--- DOCUMENT SEGMENT ---

Monday, 17 December 2007
Sunday afternoon, blazing sunshine, we are walking through the forest on one of those GR hiking food paths, crisscrossing France from east to west and from north to south. We are not alone in this oak forest. A guy all clad in dark green but with a shining red cap stops us: "be careful", he tells us, "pay attention! This is hunting period and they are shooting with real bullets".
I loath hunters, I dislike them, I hate them. But hypocritically I keep those sentiments to myself.
I only say, politely as hell: "well, as far as I know, it's up to the hunters to be careful. We are just walking on this hiking path". Let's not forget my golden sens of humour and I add to make him smile: "I hope all your shortsighted colleagues are wearing specs and have a look before shooting".
He does not smile, he just stares at me as we walk on.
Being a hunter these days means, you are killing for pleasure and in total safety for yourself. Hunting is a kind of sport, it seems.

--- RECORDED DATA ---

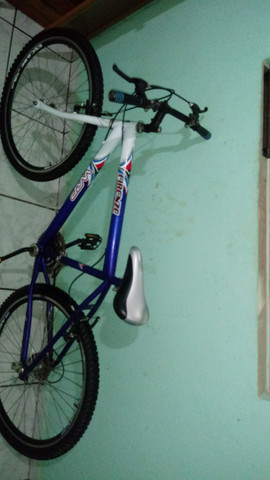 Vendo bicicleta - Foto 3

---

▶ [PROBLEMS TO SOLVE]
1) In the entry about hunters, why does the man in the red cap stop the walkers? Answer in one to three sentences.
2) Write a continuation of the entry about hunters, starting after its final sentence.

▶ [SOLVED TASKS]
1) He stops them to warn them to be careful, because it is hunting period and the hunters are shooting with real bullets.

2)
Hunting season. You get up in the morning, too early for telly. So what to do? Let's do some killing, great fun, no danger involved. The boars, the rabbits, the stags, the pigeons are not armed.
Imagine all those little and big animals outfitted with rifles, even little submachine guns. I bet all those hardy sportsmen would prefer to stay at home or gather around the billiard table, boozing in safety.
Or what about sending all those game killers to places where shooting is important if our hunter wants to stay alive? I imagine a hunter asking for a hunting permit "You want to hunt?"
"No problem", he is being told, "in order to get this permit you must engage for one year in active warfare. For the moment, this means you would be on service in Iraq or Afghanistan".
I imagine our happy weekend killers would think twice before going for places were hunting means always being hunted, too.
That's my dream.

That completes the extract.